How do molars and premolars differ?

The human dentition - what are molars and premolars?

Theirs is characteristic of the molars large occlusal surfacewhich has a relief of cusps (tubercles) and pits (fissures) for optimal chopping of the food. The molars have the largest chewing surfaces (medically occlusal surfaces) of all teeth in human dentition. In young people, but also in adults with pronounced fissures and an increased risk of tooth decay, the dentist can seal the fissures in order to fluoridate and protect the chewing surfaces.

The smaller premolars (Latin "Dentes premolares") usually have two, less often three, cusps. Another name for the premolar tooth is therefore bicuspid - composed of the two Latin words "bi" (= two, twice) and "cuspis" (= point).
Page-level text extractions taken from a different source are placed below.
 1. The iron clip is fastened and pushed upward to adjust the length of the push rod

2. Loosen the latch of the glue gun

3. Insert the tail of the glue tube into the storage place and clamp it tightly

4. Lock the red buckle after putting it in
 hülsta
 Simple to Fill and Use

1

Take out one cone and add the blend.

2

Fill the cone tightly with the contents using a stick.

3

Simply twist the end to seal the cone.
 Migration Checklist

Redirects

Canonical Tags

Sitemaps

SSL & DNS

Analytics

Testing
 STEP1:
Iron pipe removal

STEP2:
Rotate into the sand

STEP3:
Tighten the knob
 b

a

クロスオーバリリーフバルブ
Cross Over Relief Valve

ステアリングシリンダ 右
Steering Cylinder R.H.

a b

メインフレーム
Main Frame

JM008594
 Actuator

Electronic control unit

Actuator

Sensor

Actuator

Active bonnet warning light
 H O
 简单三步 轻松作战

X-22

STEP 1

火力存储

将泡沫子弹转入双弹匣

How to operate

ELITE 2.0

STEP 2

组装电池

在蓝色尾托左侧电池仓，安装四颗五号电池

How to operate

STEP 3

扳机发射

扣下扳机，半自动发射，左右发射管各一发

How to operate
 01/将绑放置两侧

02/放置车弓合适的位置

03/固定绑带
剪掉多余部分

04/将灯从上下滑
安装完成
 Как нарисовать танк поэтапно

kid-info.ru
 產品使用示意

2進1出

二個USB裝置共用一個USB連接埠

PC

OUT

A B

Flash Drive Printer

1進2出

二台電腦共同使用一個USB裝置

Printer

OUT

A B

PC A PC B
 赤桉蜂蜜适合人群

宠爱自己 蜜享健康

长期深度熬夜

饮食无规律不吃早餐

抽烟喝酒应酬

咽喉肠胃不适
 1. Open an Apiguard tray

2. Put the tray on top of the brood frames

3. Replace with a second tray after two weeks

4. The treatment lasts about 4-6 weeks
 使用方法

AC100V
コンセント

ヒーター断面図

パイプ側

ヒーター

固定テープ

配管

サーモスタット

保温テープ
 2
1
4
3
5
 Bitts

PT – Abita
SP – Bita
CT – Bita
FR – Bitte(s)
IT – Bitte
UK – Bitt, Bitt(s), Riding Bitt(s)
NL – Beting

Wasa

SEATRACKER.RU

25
The molars are Teeth with multiple roots. In humans, the molars in the upper jaw have three roots, sometimes more. The usually particularly strong root on the palate is called the palatal root; the two smaller roots on the cheek side are called the vestibular roots. In order to be able to distinguish and name these two exactly, the anterior root on the cheek is medically correctly called the mesio-vestibular root and the posterior disto-vestibular root. Most dentists abbreviate this: palatal, mesial and distal roots. It's easier to pronounce, and every dentist knows immediately what is meant by it.

The lower jaw molars each have two roots, one anterior (mesial) and one posterior (distal). All molars have at least one root canal per tooth root. The fact that there are often more root canals than tooth roots can make root and root canal treatments more difficult. To find the root canals and reach them precisely, the dentist can use a special microscope. This is often more helpful in this demanding work than the X-ray images, on which the fine canals, their length and their exact course can often hardly be seen.

The wisdom teeth can also be counted among the molars. The number of their roots, however, is very variable. Some wisdom teeth only have one root, others two, three, four or even five. Because of their position at the very back of the row of teeth - and because the "eights" in the jaws of "modern" people often have too little space - the roots of wisdom teeth are often severely deformed, for example crooked, stunted or barbed. This can lead to complications when removing the wisdom teeth. But the dentist is already prepared for this, because X-rays are usually made before pulling or operating on a wisdom tooth.